The problem: Lines outside the range are not wanted. Give again exactly the lines between the line holding "Azazie Adrienne Junior" and the line holding "Good Ideas Rain", inclusive, from the listing below.

+++ Records for this exercise

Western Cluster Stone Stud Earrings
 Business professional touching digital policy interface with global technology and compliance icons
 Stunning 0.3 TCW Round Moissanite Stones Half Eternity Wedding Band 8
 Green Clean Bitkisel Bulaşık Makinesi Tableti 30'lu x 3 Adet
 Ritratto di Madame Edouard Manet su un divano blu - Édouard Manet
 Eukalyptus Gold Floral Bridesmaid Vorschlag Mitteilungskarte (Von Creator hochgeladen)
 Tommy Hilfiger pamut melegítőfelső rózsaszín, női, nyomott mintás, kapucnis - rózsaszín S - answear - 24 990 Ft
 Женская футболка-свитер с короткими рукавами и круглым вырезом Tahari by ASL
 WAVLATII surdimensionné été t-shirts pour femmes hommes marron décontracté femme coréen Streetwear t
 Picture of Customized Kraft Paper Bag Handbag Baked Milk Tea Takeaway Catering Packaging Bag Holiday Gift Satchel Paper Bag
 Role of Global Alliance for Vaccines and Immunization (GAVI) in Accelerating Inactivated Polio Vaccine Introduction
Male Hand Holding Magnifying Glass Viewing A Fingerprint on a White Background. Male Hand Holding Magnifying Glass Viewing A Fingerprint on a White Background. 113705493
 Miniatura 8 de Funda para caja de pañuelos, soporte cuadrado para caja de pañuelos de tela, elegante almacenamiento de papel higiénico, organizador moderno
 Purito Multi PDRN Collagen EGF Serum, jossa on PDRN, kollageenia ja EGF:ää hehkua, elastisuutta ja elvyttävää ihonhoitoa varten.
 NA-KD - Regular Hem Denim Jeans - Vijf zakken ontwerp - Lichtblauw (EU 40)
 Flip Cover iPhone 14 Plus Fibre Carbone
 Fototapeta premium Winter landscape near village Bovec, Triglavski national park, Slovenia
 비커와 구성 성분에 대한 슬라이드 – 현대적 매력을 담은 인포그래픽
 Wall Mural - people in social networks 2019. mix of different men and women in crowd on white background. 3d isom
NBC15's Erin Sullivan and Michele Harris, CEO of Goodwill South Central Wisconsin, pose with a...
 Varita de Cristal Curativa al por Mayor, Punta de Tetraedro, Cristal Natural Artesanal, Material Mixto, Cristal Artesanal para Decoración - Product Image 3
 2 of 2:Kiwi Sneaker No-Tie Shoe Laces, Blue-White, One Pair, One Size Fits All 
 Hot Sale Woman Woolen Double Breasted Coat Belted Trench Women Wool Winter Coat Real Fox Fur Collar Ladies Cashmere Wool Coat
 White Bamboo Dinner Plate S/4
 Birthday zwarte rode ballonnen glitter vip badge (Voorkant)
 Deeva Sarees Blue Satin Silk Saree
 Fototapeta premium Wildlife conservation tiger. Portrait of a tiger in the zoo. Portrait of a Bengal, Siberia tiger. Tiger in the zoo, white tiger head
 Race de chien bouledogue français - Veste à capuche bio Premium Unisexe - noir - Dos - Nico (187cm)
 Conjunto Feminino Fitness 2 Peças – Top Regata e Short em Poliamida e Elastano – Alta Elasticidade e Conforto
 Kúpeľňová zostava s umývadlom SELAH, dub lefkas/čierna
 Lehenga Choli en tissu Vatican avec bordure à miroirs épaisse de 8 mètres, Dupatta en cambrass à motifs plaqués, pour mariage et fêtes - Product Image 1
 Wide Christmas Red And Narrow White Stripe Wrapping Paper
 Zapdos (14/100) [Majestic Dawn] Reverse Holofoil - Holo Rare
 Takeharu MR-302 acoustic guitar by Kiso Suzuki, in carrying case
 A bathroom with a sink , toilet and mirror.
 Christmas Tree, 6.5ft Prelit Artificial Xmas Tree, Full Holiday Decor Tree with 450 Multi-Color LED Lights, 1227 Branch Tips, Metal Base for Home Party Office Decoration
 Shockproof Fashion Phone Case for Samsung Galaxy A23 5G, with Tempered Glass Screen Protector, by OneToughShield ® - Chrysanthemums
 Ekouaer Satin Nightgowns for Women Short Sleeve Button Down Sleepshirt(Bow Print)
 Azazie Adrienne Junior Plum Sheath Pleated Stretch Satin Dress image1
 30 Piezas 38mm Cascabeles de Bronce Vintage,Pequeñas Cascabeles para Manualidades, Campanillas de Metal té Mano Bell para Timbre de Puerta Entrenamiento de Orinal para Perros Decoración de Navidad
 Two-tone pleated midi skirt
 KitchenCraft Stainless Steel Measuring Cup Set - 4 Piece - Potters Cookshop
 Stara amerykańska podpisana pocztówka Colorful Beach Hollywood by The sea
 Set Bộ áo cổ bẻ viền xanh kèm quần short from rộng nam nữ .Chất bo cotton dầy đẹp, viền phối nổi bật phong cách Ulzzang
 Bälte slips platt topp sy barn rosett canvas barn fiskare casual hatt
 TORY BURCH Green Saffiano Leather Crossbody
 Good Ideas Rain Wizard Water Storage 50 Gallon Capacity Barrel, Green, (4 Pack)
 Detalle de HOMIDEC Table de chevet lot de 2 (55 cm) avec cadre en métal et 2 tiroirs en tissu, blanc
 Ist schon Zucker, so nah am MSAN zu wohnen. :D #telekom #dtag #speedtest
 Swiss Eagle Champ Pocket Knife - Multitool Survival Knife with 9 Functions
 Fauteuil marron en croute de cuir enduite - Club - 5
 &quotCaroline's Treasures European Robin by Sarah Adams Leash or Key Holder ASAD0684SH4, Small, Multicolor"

++++++

Expected answer:
 Azazie Adrienne Junior Plum Sheath Pleated Stretch Satin Dress image1
 30 Piezas 38mm Cascabeles de Bronce Vintage,Pequeñas Cascabeles para Manualidades, Campanillas de Metal té Mano Bell para Timbre de Puerta Entrenamiento de Orinal para Perros Decoración de Navidad
 Two-tone pleated midi skirt
 KitchenCraft Stainless Steel Measuring Cup Set - 4 Piece - Potters Cookshop
 Stara amerykańska podpisana pocztówka Colorful Beach Hollywood by The sea
 Set Bộ áo cổ bẻ viền xanh kèm quần short from rộng nam nữ .Chất bo cotton dầy đẹp, viền phối nổi bật phong cách Ulzzang
 Bälte slips platt topp sy barn rosett canvas barn fiskare casual hatt
 TORY BURCH Green Saffiano Leather Crossbody
 Good Ideas Rain Wizard Water Storage 50 Gallon Capacity Barrel, Green, (4 Pack)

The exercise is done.